Supplied entries →

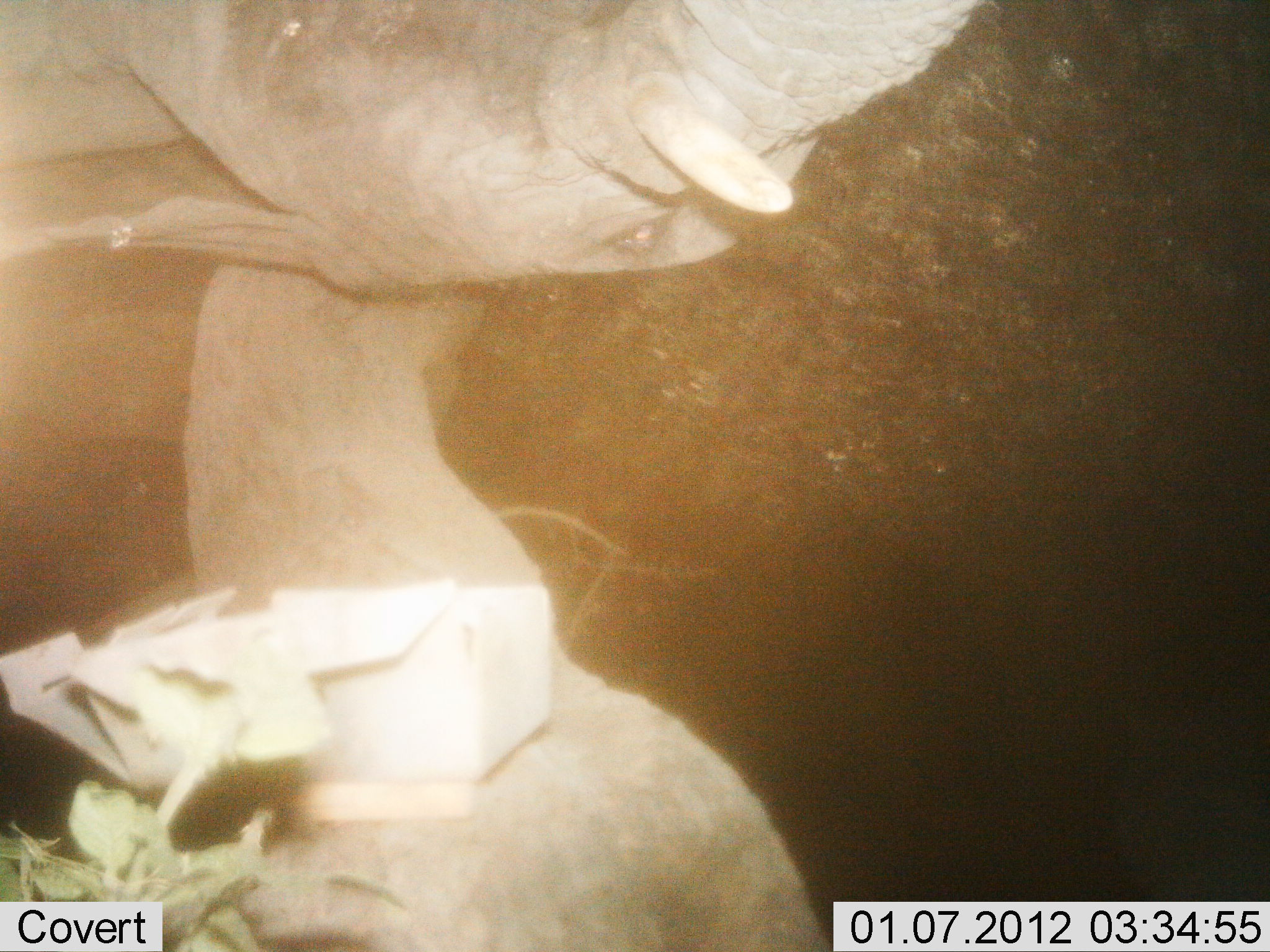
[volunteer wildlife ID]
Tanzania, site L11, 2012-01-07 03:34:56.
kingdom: Animalia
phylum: Chordata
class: Mammalia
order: Proboscidea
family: Elephantidae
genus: Loxodonta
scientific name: Loxodonta africana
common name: african bush elephant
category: elephant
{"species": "elephant (african bush elephant) (Loxodonta africana)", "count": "1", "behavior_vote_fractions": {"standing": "60%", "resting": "0%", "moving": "10%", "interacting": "30%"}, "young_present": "0%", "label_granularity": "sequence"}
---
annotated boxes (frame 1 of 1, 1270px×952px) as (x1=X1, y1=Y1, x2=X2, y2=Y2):
animal: (x1=0, y1=255, x2=833, y2=952); (x1=2, y1=0, x2=984, y2=455)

Exercise aim → This exercise requires the lines of the entries containing the string "Loxodonta".

Answer →
genus: Loxodonta
scientific name: Loxodonta africana
{"species": "elephant (african bush elephant) (Loxodonta africana)", "count": "1", "behavior_vote_fractions": {"standing": "60%", "resting": "0%", "moving": "10%", "interacting": "30%"}, "young_present": "0%", "label_granularity": "sequence"}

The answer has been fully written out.